◆ **DATA SUPPLIED**:
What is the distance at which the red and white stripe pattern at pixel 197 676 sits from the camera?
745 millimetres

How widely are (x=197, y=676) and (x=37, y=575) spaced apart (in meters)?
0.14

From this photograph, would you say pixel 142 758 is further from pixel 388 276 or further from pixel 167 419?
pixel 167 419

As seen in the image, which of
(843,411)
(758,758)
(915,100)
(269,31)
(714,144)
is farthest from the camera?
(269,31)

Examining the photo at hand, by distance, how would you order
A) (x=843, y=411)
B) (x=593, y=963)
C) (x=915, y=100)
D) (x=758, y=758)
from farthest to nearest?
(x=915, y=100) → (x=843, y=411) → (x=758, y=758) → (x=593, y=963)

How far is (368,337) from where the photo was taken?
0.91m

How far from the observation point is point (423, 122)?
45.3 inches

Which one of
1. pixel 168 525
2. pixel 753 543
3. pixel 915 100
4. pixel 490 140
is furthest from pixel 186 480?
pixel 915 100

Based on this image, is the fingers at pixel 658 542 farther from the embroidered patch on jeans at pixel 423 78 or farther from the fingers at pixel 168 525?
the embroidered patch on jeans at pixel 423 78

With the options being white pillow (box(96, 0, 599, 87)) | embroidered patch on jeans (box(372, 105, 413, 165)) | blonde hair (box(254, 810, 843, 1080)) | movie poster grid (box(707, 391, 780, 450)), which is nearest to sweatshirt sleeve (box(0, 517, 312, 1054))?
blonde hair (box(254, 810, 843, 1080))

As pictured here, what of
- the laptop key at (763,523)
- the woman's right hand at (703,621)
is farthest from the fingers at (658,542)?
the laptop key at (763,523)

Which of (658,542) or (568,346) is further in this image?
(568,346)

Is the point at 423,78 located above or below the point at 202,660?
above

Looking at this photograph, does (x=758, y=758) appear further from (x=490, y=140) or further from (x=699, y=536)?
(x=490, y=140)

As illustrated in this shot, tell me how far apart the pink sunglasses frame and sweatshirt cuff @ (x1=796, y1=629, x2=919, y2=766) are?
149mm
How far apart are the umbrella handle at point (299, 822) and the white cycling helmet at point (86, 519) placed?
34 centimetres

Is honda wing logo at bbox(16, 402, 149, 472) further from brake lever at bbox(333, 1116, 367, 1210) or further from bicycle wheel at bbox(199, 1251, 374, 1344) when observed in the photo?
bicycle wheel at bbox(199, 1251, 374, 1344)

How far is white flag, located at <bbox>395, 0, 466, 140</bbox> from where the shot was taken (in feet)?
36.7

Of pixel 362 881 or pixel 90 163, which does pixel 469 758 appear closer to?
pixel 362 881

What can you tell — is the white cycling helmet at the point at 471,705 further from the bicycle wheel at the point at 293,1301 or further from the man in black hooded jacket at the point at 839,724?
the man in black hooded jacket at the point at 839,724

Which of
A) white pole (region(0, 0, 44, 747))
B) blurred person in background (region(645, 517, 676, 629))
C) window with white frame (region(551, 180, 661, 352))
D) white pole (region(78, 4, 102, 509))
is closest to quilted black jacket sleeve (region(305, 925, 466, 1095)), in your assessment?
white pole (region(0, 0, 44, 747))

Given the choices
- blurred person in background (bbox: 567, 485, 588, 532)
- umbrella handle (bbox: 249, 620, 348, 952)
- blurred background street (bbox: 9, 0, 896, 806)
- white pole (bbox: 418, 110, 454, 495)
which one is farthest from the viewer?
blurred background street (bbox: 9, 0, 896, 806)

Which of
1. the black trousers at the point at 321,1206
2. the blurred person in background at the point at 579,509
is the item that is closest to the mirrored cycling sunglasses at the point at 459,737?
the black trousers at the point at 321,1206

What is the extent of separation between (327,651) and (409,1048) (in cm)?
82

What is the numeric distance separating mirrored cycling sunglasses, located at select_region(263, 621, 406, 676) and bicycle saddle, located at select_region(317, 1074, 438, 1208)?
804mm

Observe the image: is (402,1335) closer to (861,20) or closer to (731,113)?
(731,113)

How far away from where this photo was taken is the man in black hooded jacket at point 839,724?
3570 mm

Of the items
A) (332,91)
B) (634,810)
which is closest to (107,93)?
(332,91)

◆ **EXERCISE DETAILS**:
Copy the material above word for word.

◆ **RESPONSE**:
What is the distance at which the red and white stripe pattern at pixel 197 676 sits from the camera?
745 millimetres

How widely are (x=197, y=676) and (x=37, y=575) spaced apart (in meters)?
0.14

From this photograph, would you say pixel 142 758 is further from pixel 388 276 or further from pixel 167 419?
pixel 167 419

As seen in the image, which of
(843,411)
(758,758)
(915,100)
(269,31)
(714,144)
is farthest from the camera?
(269,31)

Examining the photo at hand, by distance, how would you order
A) (x=843, y=411)
B) (x=593, y=963)
C) (x=915, y=100)
D) (x=758, y=758)
from farthest to nearest?
(x=915, y=100) → (x=843, y=411) → (x=758, y=758) → (x=593, y=963)

How far is (368,337) from where the photo was taken?
0.91m

How far from the observation point is point (423, 122)?
45.3 inches

Which one of
1. pixel 168 525
2. pixel 753 543
3. pixel 915 100
4. pixel 490 140
is furthest from pixel 186 480?
pixel 915 100

Based on this image, is the fingers at pixel 658 542 farther from the embroidered patch on jeans at pixel 423 78 or farther from the fingers at pixel 168 525?
the embroidered patch on jeans at pixel 423 78

With the options being white pillow (box(96, 0, 599, 87)) | embroidered patch on jeans (box(372, 105, 413, 165)) | blonde hair (box(254, 810, 843, 1080)) | movie poster grid (box(707, 391, 780, 450)), which is nearest to sweatshirt sleeve (box(0, 517, 312, 1054))?
blonde hair (box(254, 810, 843, 1080))

As pictured here, what of
- the laptop key at (763,523)
- the woman's right hand at (703,621)
is farthest from the fingers at (658,542)?
the laptop key at (763,523)

Which of (658,542) or (568,346) is further in this image?
(568,346)

Is the point at 423,78 located above or below the point at 202,660?
above

Looking at this photograph, does (x=758, y=758) appear further from (x=490, y=140) or further from (x=699, y=536)?
(x=490, y=140)

As illustrated in this shot, tell me how far apart the pink sunglasses frame and sweatshirt cuff @ (x1=796, y1=629, x2=919, y2=766) are?
149mm
How far apart are the umbrella handle at point (299, 822) and the white cycling helmet at point (86, 519) placed?
34 centimetres

Is honda wing logo at bbox(16, 402, 149, 472) further from brake lever at bbox(333, 1116, 367, 1210) or further from bicycle wheel at bbox(199, 1251, 374, 1344) when observed in the photo?
bicycle wheel at bbox(199, 1251, 374, 1344)

How far is white flag, located at <bbox>395, 0, 466, 140</bbox> from where the shot was taken (in feet)?
36.7

Of pixel 362 881 or pixel 90 163, which does pixel 469 758 appear closer to?
pixel 362 881

What can you tell — is the white cycling helmet at the point at 471,705 further from the bicycle wheel at the point at 293,1301 or further from the man in black hooded jacket at the point at 839,724?
the man in black hooded jacket at the point at 839,724

Which of
A) white pole (region(0, 0, 44, 747))
B) blurred person in background (region(645, 517, 676, 629))
C) window with white frame (region(551, 180, 661, 352))
D) white pole (region(78, 4, 102, 509))
is closest to quilted black jacket sleeve (region(305, 925, 466, 1095)), in your assessment?
white pole (region(0, 0, 44, 747))

Given the choices
- blurred person in background (bbox: 567, 485, 588, 532)
- umbrella handle (bbox: 249, 620, 348, 952)
- blurred background street (bbox: 9, 0, 896, 806)
- white pole (bbox: 418, 110, 454, 495)
which one is farthest from the viewer?
blurred background street (bbox: 9, 0, 896, 806)

Which of
1. the black trousers at the point at 321,1206
2. the blurred person in background at the point at 579,509
is the item that is closest to the mirrored cycling sunglasses at the point at 459,737?
the black trousers at the point at 321,1206

What is the extent of separation between (327,651) and (409,1048) (in cm)?
82

What is the numeric distance separating mirrored cycling sunglasses, located at select_region(263, 621, 406, 676) and bicycle saddle, located at select_region(317, 1074, 438, 1208)?
804mm

Observe the image: is (402,1335) closer to (861,20) or closer to (731,113)?
(731,113)

How far away from where this photo was taken is the man in black hooded jacket at point 839,724?
3570 mm

Of the items
A) (332,91)
B) (634,810)
which is closest to (107,93)?
(332,91)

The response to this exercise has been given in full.